───── Exercise data ─────
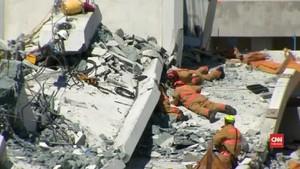 VIDEO: Korban Terakhir Dievakuasi dari Puing Jembatan Florida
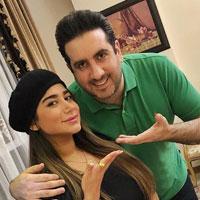 بیوگرافی امید حاجیلی و همسرش + داستان خوانندگی با عکس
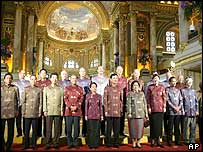 Apec leaders pose for final group photo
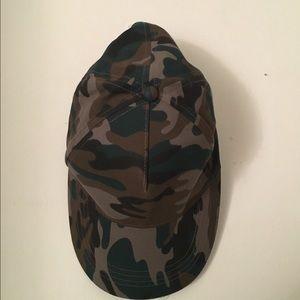 Camo Accessories - Camo Army print Hat
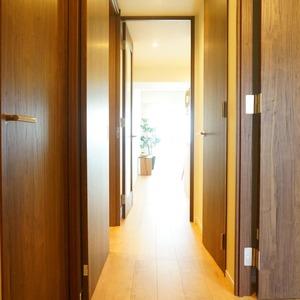 アーバンクリスタル九段下(8階,)のお部屋の廊下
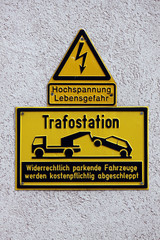 Schild an einer Trafostation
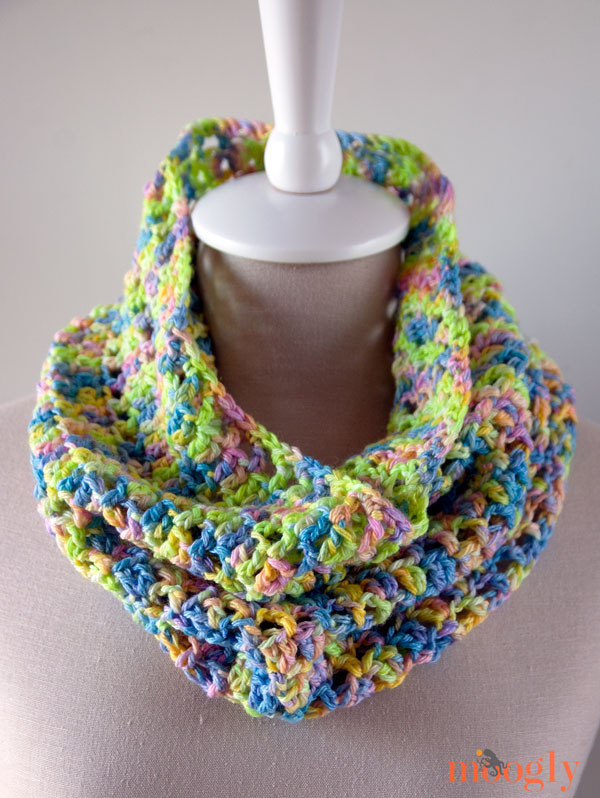 Yarn Baby LLC Yarn ♥♥♥ Use this gorgeous yarn in the free Splash of Spring Crochet Cowl pattern!
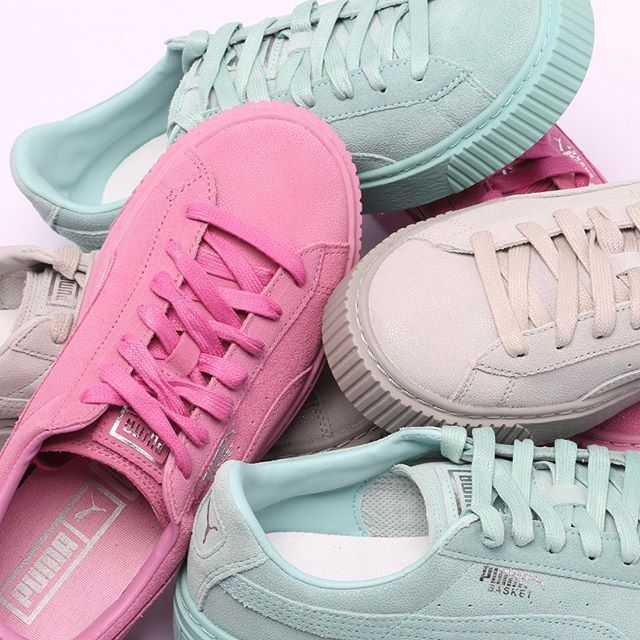 A bunch of Pumas is in here, which one is gonna be yours? @antoniamilano @puma @pumawomen #suede #platformsneakers #sneakers #woman #sneakernews #puma #pink #blue #antoniamilano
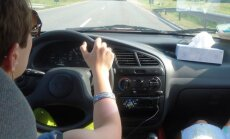 HULL REIS | Nelja naise <em>roadtrip</em> Ungarisse: käsi värises kohalt võttes nii, et oleksin peaaegu politseiautole sisse tagurdanud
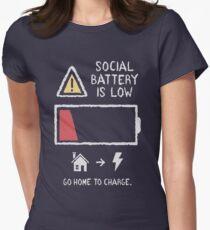 Niedrige soziale Batterie Tailliertes T-Shirt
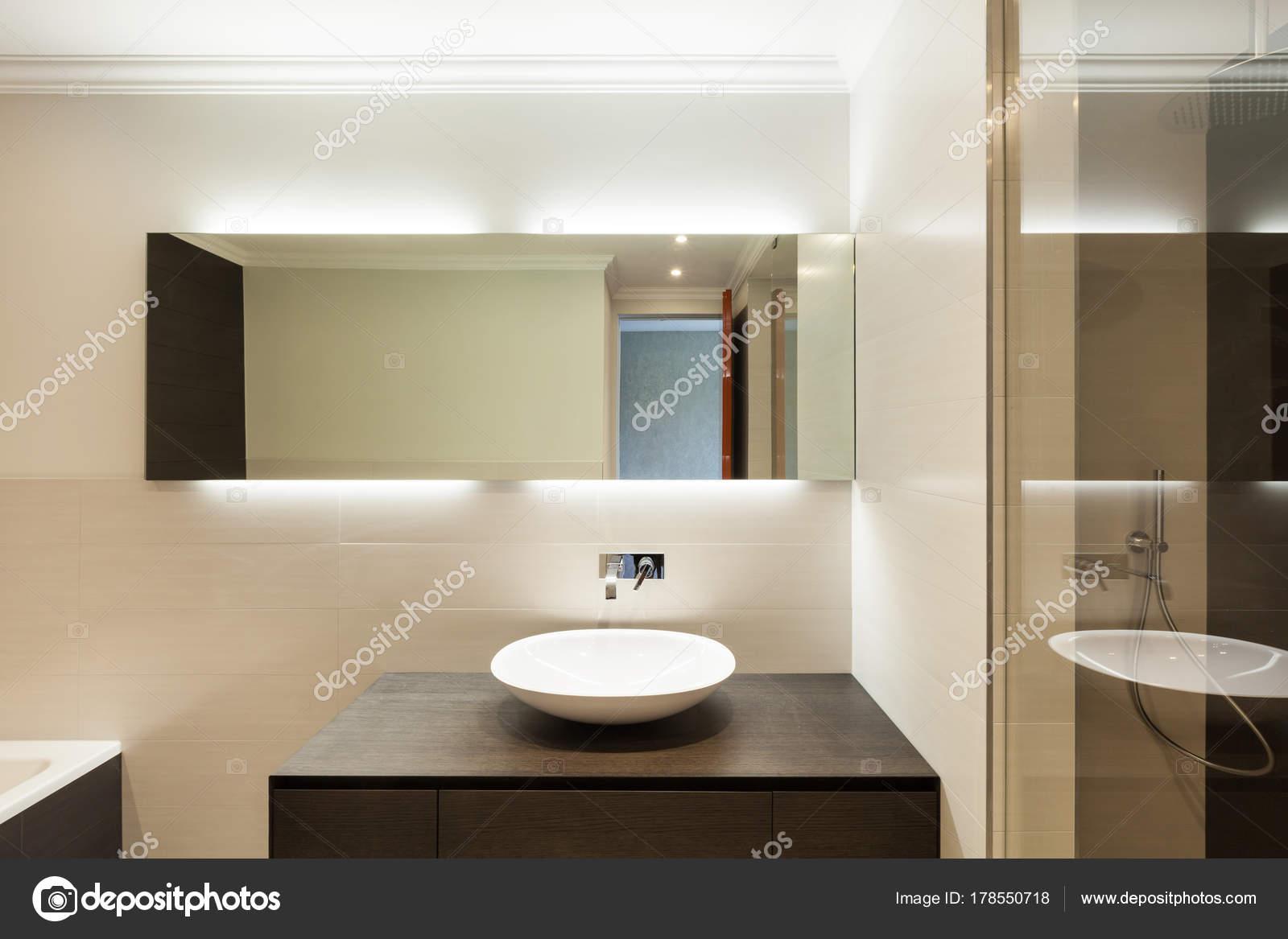 Mooie moderne badkamer keramische wastafel spiegel u stockfoto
─────
#### Aim of the task
Your reply should hold nothing but the lines above, from the one containing "アーバンクリスタル九段下(8階,)のお部屋の廊下" to the one containing "A bunch of Pumas", reproduced exactly minus the pictures.

#### Answer to the exercise
 アーバンクリスタル九段下(8階,)のお部屋の廊下
 Schild an einer Trafostation
 Yarn Baby LLC Yarn ♥♥♥ Use this gorgeous yarn in the free Splash of Spring Crochet Cowl pattern!
 A bunch of Pumas is in here, which one is gonna be yours? @antoniamilano @puma @pumawomen #suede #platformsneakers #sneakers #woman #sneakernews #puma #pink #blue #antoniamilano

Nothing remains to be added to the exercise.